If there is a breach of security, someone who owns, licenses, and now “otherwise possesses” someone’s personal information in the course of business must provide notice of the breach. Or. Rev. Stat. § 646A.604(1). The 2019 amendment defines the person who “owns, licenses, maintains, stores, manages, collects, processes, acquires, or otherwise possesses” personal information in the course of business as a “covered entity.” Or. S.B. 684 § 2(5)(a).

Also, notice must be provided if the covered entity received a notice of a security breach from a secondary company.

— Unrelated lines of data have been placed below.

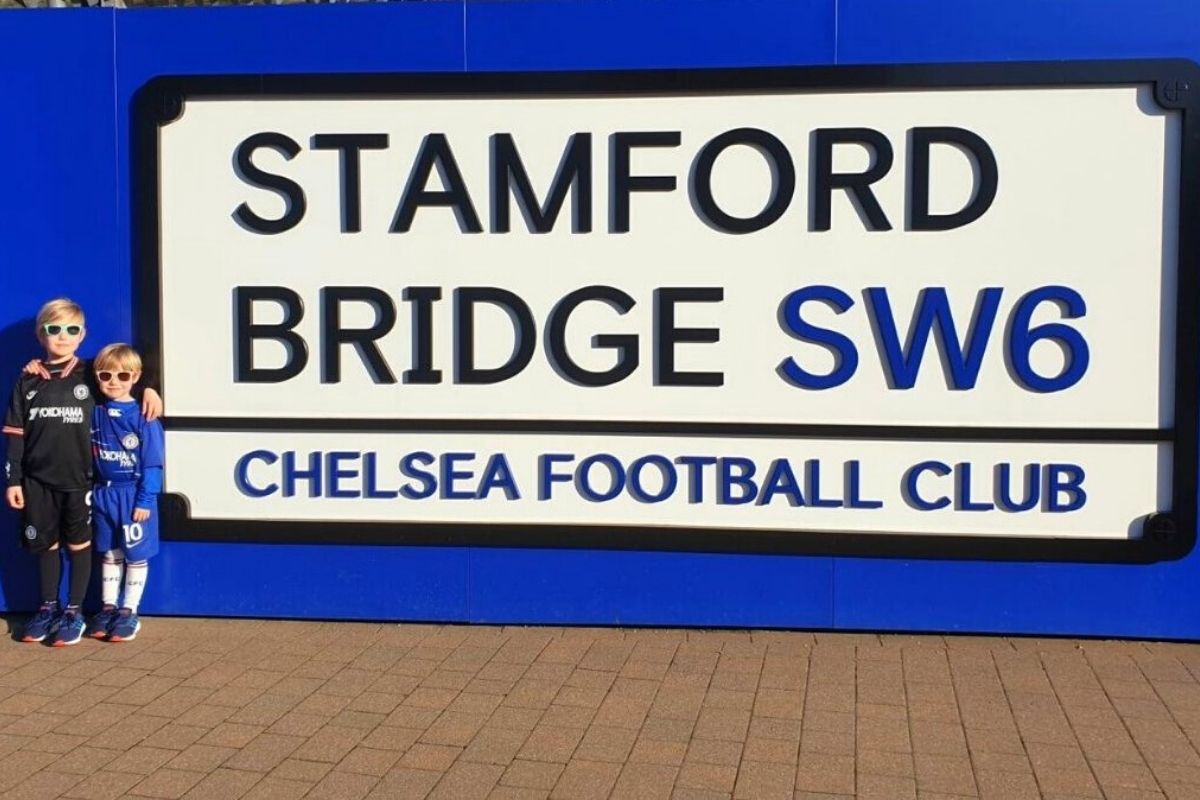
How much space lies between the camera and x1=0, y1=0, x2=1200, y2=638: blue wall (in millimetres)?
4797

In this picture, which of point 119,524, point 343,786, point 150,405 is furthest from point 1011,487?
point 119,524

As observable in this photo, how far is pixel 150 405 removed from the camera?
504 cm

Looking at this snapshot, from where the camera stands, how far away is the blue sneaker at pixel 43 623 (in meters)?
5.01

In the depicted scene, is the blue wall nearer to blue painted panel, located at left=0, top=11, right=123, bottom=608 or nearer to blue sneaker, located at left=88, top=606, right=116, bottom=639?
blue painted panel, located at left=0, top=11, right=123, bottom=608

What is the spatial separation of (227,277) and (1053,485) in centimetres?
372

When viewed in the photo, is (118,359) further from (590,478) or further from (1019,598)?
(1019,598)

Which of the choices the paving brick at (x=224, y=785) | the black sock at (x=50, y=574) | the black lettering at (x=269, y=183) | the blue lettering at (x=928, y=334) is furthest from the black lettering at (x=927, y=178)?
the black sock at (x=50, y=574)

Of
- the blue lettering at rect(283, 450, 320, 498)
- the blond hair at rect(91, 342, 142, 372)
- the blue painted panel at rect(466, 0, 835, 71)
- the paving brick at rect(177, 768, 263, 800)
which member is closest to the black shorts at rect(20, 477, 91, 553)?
the blond hair at rect(91, 342, 142, 372)

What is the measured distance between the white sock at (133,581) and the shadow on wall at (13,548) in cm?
58

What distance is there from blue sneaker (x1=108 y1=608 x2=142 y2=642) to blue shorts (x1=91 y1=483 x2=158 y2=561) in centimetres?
26

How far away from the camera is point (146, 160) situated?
5.09 m

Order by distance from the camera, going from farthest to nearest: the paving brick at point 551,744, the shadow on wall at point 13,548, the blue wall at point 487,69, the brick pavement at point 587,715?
the shadow on wall at point 13,548
the blue wall at point 487,69
the paving brick at point 551,744
the brick pavement at point 587,715

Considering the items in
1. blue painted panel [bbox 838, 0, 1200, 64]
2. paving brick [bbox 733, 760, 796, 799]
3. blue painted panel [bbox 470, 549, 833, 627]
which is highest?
blue painted panel [bbox 838, 0, 1200, 64]

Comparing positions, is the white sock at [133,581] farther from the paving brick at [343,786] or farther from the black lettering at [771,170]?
the black lettering at [771,170]
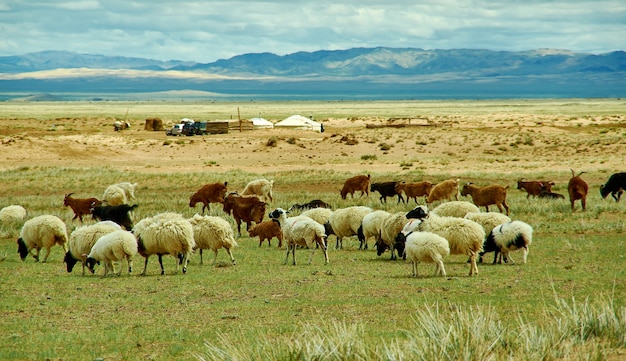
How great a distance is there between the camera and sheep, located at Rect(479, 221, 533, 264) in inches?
615

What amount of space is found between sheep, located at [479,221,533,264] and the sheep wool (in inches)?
79.1

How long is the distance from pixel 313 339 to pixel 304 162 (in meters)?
37.4

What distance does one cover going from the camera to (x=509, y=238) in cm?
1577

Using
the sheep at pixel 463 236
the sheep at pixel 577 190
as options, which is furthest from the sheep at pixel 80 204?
the sheep at pixel 577 190

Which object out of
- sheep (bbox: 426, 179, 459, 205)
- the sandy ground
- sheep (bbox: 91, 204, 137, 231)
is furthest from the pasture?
the sandy ground

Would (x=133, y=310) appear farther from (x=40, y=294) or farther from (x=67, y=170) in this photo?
(x=67, y=170)

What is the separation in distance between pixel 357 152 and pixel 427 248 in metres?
36.6

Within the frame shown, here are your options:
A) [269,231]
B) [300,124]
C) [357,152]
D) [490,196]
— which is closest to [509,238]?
[269,231]

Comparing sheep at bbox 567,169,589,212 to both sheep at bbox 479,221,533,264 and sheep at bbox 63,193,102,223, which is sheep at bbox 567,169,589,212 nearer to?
sheep at bbox 479,221,533,264

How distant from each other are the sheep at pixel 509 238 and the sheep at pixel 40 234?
962 centimetres

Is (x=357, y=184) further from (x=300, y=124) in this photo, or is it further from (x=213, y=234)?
(x=300, y=124)

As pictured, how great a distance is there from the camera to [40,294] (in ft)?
44.5

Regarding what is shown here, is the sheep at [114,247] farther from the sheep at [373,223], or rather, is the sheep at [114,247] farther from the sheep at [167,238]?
the sheep at [373,223]

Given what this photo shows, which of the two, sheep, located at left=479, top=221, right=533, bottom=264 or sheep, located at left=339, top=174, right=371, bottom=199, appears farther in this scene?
sheep, located at left=339, top=174, right=371, bottom=199
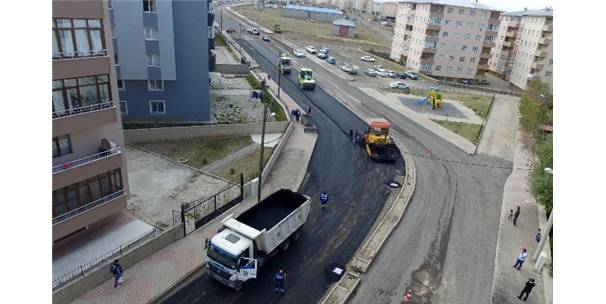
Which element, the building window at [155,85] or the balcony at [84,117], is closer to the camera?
the balcony at [84,117]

The secondary company is defined in the 2019 amendment as a “vendor.” Id. at § 2(19). A vendor uses a customer’s information “for the purpose of, or in connection with, providing services to or on behalf of the covered entity.” Id. A vendor who holds information on behalf of the covered entity must notify the covered entity of the breach no later than 10 days after discovering a breach or after having reason to believe a breach might have occurred. Or. S.B. 684, § 3(2)(a). A covered entity usually has to provide notice of a breach only to the “consumer to whom the personal information pertains.” Or. Rev. Stat. § 646A.604(1)(a). However, if more than 250 Oregonians’ information has been breached, the covered entity must also notify the Oregon Attorney General. Or. Rev. Stat. § 646A.604(1)(b).

Notice of a breach must be provided to an affected consumer no later than 45 days after a covered entity discovers or is notified of a breach. Or. Rev. Stat. § 646A.604(3)(a). Along with the notice, the company must take “reasonable measures that are necessary” to (a) discover the contact information of the person receiving the notice; (b) explore the scope of the breach; and (c) restore the “reasonable integrity, security, and confidentiality” of the person affected by the breach. Or. Rev. Stat. § 646A.604(3)(a)(A)-(C). Delay of notice is permitted only if law enforcement finds that notification may impede a criminal investigation. Or. Rev. Stat. § 646A.604(3)(b). Notice must be given either in writing, electronically (if that is the customary means of communication), or by telephone (so long as there is direct contact). Or. Rev. Stat. § 646A.604(4)(a)-(c).